* SELECTED PASSAGE:
==============================

Two candidates vying for the 64th Assembly District took to the podium addressing a wide range of issues from Foxconn to voucher schools during a candidate forum held at Gateway Technical College Wednesday night.
Mark Stalker, R-Kenosha, and Tip McGuire, D-Kenosha, are opposing each other in a special election on April 30 for a seat in the state Assembly that is open after longtime Rep. Peter Barca, D-Kenosha, stepped down earlier this year. Barca was tapped by Democratic Gov. Tony Evers to serve as the state Secretary of the Department of Revenue.
The hour and a half long forum was moderated by Len Iaquinta, a WGDT program host, and coordinated by WGTD, which broadcasts on the Gateway campus.
During the forum, which close to 70 people attended, McGuire and Stalker addressed prepared questions from the public including one that asked them who was right in bringing up reconsideration of the Foxconn contract, one that both Evers and Foxconn reportedly have said they were wanting to review.
McGuire said he doesn’t believe in “finger pointing” and the political games surrounding the Mount Pleasant development that was touted as one that would infuse thousands of new jobs to the area.McGuire said that he wants families to have jobs that can support them.
He said that if both parties did not want to re-negotiate the contract then, “at the very least we are holding them accountable to the promises they made." He later said "if both parties want to sit down to renegotiate, great. Then, we'll sit down at the negotiation table and work it out then."
“I want to make sure this is successful, but make sure that the taxpayers and the environment is being protected,” he said.
McGuire said he was also concerned that the negotiations early on pit municipalities against each other and that, if the jobs “don’t show up,” Mount Pleasant may have “some bills come due.”
Stalker took issue with the governor’s stance in reconsidering the contract, saying that the checks and balances have been in place and Foxconn has spent the money committing to its investment.
“Let’s keep it rolling in,” Stalker said. As the largest manufacturing campus of its kind, he added, “We need to make this work, and they will thrive.”

==============================

* EXPLORE THE MATERIAL:
[1] According to the article on the 64th Assembly District candidate forum, about how many people attended the forum?
[2] Pick up the article on the 64th Assembly District candidate forum after its last sentence and carry it forward.

* Dataset entries:
==============================

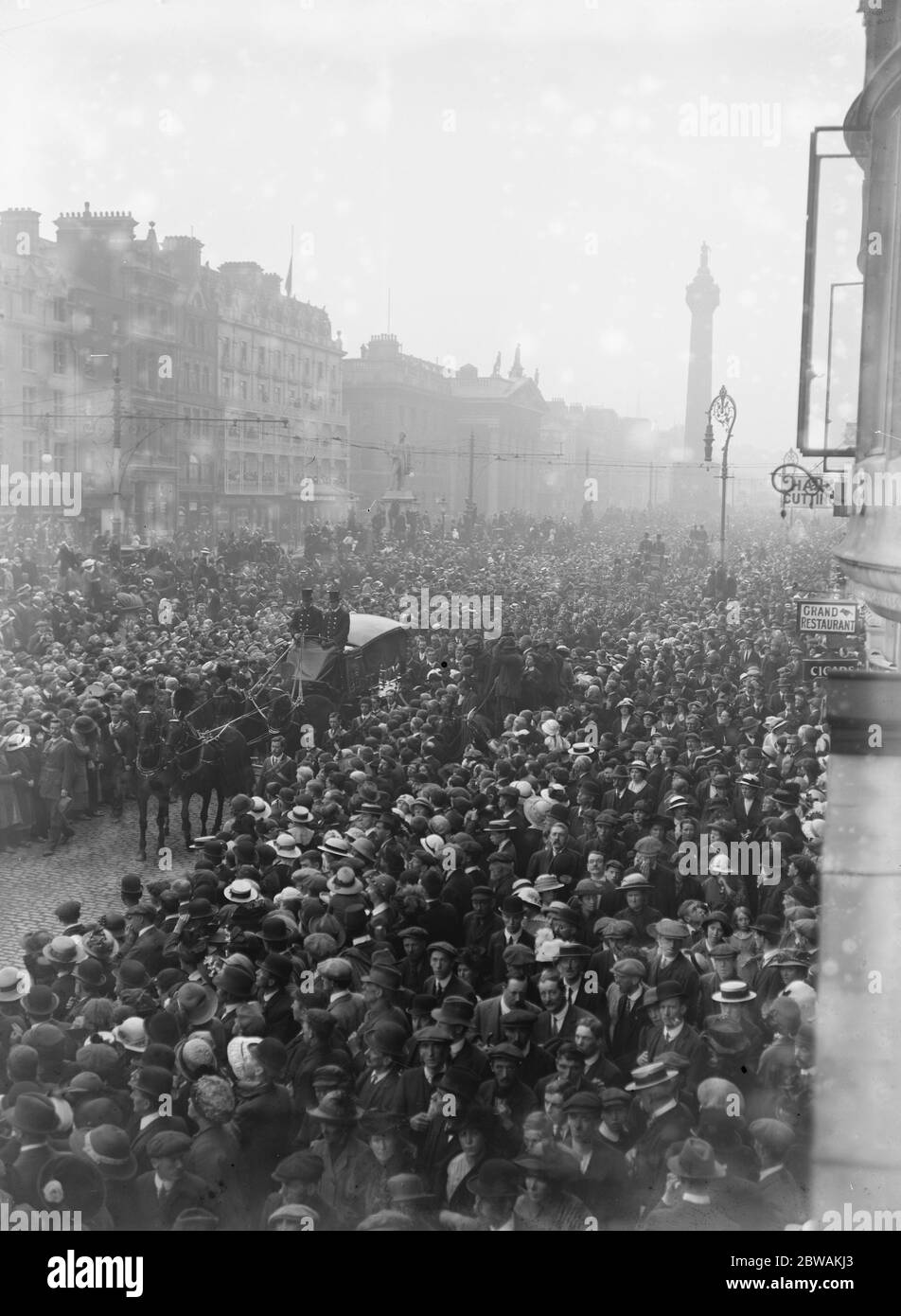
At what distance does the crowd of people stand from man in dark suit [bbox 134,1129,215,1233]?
1 cm

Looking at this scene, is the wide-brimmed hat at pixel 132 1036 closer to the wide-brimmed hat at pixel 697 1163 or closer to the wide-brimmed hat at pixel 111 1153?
the wide-brimmed hat at pixel 111 1153

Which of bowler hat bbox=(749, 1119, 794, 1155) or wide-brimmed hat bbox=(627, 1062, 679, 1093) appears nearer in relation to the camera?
bowler hat bbox=(749, 1119, 794, 1155)

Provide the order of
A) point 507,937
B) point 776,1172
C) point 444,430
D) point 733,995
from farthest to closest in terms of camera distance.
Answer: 1. point 444,430
2. point 507,937
3. point 733,995
4. point 776,1172

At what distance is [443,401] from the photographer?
267 ft

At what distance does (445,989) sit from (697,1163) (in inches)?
85.0

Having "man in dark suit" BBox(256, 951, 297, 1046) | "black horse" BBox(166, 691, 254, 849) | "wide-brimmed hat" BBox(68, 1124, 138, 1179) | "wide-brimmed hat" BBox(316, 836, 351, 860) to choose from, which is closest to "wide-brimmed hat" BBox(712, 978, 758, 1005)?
"man in dark suit" BBox(256, 951, 297, 1046)

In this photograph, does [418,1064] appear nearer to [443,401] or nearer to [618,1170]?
[618,1170]

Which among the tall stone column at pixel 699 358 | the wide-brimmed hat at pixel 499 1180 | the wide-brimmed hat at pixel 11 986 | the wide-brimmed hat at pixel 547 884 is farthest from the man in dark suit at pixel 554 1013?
the tall stone column at pixel 699 358

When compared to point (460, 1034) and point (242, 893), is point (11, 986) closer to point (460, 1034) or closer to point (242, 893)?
point (242, 893)

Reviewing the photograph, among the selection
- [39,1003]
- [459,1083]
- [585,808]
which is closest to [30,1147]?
[39,1003]

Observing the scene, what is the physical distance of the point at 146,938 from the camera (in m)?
8.48

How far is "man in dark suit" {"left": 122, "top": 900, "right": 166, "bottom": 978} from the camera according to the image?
828cm

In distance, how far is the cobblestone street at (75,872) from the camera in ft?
41.1

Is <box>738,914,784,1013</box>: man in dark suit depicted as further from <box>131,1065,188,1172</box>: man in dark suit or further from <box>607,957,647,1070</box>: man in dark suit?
<box>131,1065,188,1172</box>: man in dark suit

==============================

* ANSWERS TO EACH TASK:
[1] Close to 70 people.

[2]
On the issue of funding transportation, McGuire said he leans toward a “usage based” model in which those who use the roads most are proportionally taxed more.
“Increasing the gas tax would charge tourists, and out-of-state people who would be contributing to (funding) the roads,” he said.
Stalker said he’s opposed to a gas tax because residents are already taxed enough. He said he wants to make sure that such taxes are being used to fund projects with the money spent wisely, after reviewing a state audit in which one budgeted project ended costing nearly five times as much when it was done.
On the issue of health care, Stalker said he is not in favor of accepting federal funds to expand Medicaid and that people, especially younger adults, should take advantage of health savings accounts.
McGuire, however, said he believes all Wisconsin residents need to have access to affordable health care and he’d be willing to accept federal money to expand Medicaid.
He said he also supports a drug transparency unit to ensure that consumers are paying fair prices for their prescriptions.
Stalker and McGuire also held opposing views on state-funded school vouchers, which would allow families to choose which schools their children attend, including non-public schools.
Stalker, whose five children were home-schooled, believes that vouchers give families a choice to send their children to schools that are achieving.
“Not everybody fits in a public school setting,” he said.
McGuire said that what he objects to are voucher schools and independent charter schools that aren’t overseen by publicly-elected boards. He said such schools aren’t subject to the same rigorous standards in place at public schools. He said he doesn’t oppose choice options, even home schooling, but not at taxpayers’ expense.